#### Page
Step by step solution

01

Replace y with \(x^{1/2} f(\alpha x^{\beta})\) in the given differential equation

Replace y in the given differential equation with the proposed solution \(y=x^{1/2} f(\alpha x^{\beta})\). Let \(\xi = \alpha x^{\beta}\). We will also need to compute the first and second derivatives with respect to x. The first derivative with respect to x is: $$y'= \frac{1}{2} x^{-1/2} f(\xi) + x^{1/2} f'(\xi) \alpha \beta x^{\beta - 1} $$ The second derivative with respect to x is: $$y'' = -\frac{1}{4} x^{-3/2} f(\xi) + \frac{1}{2} x^{-1/2} f'(\xi) \alpha \beta x^{\beta - 1} + x^{1/2} f''(\xi) (\alpha \beta x^{\beta - 1})^2 + x^{1/2} f'(\xi) \alpha \beta (\beta - 1) x^{\beta - 2} $$ Now substitute these derivatives into the given differential equation.

#### Written tasks
• A. Could you print the portion of the step-by-step solution starting with "Replace y in" and going on through "given differential equation."?
• B. Can you shorten the step-by-step solution's paragraph that begins "Replace y in the given differential equation" into a brief list that keeps its main facts?

#### Supplied information
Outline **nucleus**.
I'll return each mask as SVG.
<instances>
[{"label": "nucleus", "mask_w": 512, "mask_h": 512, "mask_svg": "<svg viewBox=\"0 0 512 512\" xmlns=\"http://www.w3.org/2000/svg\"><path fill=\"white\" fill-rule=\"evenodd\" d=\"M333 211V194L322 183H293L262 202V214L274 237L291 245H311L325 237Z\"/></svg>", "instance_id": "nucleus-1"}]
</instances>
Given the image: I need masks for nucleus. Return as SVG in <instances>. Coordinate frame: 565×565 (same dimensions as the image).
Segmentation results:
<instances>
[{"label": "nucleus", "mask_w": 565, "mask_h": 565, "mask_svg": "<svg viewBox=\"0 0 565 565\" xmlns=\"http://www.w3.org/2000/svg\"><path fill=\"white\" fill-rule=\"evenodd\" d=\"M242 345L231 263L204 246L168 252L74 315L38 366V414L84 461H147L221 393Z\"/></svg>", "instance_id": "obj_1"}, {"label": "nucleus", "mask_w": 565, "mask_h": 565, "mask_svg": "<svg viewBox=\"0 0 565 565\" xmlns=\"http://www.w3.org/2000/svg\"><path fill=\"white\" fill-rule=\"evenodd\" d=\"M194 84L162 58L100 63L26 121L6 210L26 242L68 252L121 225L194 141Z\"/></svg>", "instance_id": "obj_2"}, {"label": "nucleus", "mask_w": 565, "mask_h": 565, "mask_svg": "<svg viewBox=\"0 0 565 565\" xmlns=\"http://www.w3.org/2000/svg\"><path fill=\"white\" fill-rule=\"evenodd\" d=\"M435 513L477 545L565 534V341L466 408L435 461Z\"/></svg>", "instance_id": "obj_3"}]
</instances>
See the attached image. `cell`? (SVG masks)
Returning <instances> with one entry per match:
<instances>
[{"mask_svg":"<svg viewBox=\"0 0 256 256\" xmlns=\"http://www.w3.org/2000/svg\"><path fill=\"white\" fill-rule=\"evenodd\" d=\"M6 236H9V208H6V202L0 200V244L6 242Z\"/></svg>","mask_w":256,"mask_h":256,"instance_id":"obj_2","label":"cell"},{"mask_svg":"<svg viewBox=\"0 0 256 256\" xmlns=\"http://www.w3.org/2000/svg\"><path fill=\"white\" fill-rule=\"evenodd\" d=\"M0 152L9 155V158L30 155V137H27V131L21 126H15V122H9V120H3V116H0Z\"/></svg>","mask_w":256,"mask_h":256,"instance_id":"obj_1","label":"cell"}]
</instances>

#### Answers for the exercise
• A.
Replace y in the given differential equation with the proposed solution \(y=x^{1/2} f(\alpha x^{\beta})\). Let \(\xi = \alpha x^{\beta}\). We will also need to compute the first and second derivatives with respect to x. The first derivative with respect to x is: $$y'= \frac{1}{2} x^{-1/2} f(\xi) + x^{1/2} f'(\xi) \alpha \beta x^{\beta - 1} $$ The second derivative with respect to x is: $$y'' = -\frac{1}{4} x^{-3/2} f(\xi) + \frac{1}{2} x^{-1/2} f'(\xi) \alpha \beta x^{\beta - 1} + x^{1/2} f''(\xi) (\alpha \beta x^{\beta - 1})^2 + x^{1/2} f'(\xi) \alpha \beta (\beta - 1) x^{\beta - 2} $$ Now substitute these derivatives into the given differential equation.

• B.
- Replace y in the given differential equation with the proposed solution \(y=x^{1/2} f(\alpha x^{\beta})\), letting \(\xi = \alpha x^{\beta}\).
- Compute the first derivative with respect to x: \(y'= \frac{1}{2} x^{-1/2} f(\xi) + x^{1/2} f'(\xi) \alpha \beta x^{\beta - 1}\).
- Compute the second derivative with respect to x.
- Substitute both derivatives into the given differential equation.